● **To do**
Reproduce the lines from the very first one through the line that contains "1.44 metres", and stop after that line.

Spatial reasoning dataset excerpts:
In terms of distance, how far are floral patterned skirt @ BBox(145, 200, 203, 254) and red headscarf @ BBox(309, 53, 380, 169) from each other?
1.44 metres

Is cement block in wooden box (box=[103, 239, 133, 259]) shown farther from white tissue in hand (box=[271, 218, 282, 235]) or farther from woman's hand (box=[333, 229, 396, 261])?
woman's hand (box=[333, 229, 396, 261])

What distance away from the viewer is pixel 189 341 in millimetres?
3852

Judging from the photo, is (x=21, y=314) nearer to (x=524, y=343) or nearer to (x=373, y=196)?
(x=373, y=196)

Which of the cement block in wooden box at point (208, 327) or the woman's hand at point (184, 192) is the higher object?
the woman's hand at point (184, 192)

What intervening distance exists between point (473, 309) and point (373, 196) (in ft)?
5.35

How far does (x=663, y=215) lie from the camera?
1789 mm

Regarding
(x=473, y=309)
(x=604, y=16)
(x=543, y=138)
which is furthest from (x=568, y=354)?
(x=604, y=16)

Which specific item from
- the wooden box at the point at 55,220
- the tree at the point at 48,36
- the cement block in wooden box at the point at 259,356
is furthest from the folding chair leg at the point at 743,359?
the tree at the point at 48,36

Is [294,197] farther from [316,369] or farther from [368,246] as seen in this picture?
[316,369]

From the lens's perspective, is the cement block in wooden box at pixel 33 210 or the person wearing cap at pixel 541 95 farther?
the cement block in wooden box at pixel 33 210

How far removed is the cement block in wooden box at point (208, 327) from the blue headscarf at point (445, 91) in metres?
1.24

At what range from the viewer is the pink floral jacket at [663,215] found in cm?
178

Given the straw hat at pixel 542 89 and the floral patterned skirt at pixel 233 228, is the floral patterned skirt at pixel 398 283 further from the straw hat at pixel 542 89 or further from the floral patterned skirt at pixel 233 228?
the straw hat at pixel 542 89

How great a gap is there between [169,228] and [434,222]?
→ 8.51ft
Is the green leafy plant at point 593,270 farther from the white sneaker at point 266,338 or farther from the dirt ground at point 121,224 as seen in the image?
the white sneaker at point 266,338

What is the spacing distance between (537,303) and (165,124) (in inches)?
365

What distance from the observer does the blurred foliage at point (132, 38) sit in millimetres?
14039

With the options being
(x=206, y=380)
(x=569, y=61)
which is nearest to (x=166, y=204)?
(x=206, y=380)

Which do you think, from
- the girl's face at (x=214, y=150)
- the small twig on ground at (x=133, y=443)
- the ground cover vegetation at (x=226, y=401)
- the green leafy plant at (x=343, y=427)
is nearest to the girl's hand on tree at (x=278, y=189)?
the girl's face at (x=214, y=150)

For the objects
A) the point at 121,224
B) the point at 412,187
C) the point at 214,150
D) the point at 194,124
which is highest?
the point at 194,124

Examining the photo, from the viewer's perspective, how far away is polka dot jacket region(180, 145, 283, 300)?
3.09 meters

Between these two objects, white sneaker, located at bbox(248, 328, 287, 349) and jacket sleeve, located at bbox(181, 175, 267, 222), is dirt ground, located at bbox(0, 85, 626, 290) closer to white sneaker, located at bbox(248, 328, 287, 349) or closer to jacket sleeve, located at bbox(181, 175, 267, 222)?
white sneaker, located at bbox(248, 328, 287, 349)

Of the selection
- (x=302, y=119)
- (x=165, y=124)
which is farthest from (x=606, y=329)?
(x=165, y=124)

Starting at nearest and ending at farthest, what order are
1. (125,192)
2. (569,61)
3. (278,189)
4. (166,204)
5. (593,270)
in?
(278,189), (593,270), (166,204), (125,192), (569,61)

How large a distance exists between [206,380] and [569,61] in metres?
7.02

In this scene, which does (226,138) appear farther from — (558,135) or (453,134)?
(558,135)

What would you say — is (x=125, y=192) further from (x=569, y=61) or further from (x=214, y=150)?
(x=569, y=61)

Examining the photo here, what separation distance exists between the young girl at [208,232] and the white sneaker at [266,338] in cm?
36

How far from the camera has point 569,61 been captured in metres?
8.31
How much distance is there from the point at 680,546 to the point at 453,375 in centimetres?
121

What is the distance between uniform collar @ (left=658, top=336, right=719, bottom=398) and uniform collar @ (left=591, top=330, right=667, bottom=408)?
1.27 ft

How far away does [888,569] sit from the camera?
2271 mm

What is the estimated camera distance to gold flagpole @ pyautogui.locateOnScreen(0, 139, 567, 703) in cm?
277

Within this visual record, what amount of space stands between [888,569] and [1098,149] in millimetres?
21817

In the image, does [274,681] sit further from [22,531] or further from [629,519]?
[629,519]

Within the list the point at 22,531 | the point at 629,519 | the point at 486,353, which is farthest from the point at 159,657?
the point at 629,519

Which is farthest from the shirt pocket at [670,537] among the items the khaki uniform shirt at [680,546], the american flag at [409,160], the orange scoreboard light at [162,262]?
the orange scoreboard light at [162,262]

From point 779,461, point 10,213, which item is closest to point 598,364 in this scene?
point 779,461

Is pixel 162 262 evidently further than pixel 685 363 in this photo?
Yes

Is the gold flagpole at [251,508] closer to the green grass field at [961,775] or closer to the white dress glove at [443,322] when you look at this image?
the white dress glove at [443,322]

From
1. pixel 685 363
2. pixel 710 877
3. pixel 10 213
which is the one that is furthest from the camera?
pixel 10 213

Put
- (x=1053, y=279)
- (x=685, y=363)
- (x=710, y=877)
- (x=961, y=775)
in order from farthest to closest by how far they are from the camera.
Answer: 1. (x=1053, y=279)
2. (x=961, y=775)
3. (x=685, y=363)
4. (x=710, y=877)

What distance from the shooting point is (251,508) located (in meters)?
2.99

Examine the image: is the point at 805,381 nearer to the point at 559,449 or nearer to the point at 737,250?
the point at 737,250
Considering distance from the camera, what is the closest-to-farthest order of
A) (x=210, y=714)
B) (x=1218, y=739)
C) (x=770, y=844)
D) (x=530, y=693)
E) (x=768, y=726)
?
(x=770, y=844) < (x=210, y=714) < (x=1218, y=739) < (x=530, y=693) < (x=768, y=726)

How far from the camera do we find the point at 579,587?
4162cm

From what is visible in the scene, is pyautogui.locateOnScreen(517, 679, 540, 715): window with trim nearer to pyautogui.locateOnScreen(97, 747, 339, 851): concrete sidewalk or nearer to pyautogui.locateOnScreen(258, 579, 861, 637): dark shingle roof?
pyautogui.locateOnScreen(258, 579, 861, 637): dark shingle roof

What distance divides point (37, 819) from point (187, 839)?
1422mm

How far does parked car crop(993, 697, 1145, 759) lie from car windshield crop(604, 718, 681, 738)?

● **Result of the exercise**
In terms of distance, how far are floral patterned skirt @ BBox(145, 200, 203, 254) and red headscarf @ BBox(309, 53, 380, 169) from each other?
1.44 metres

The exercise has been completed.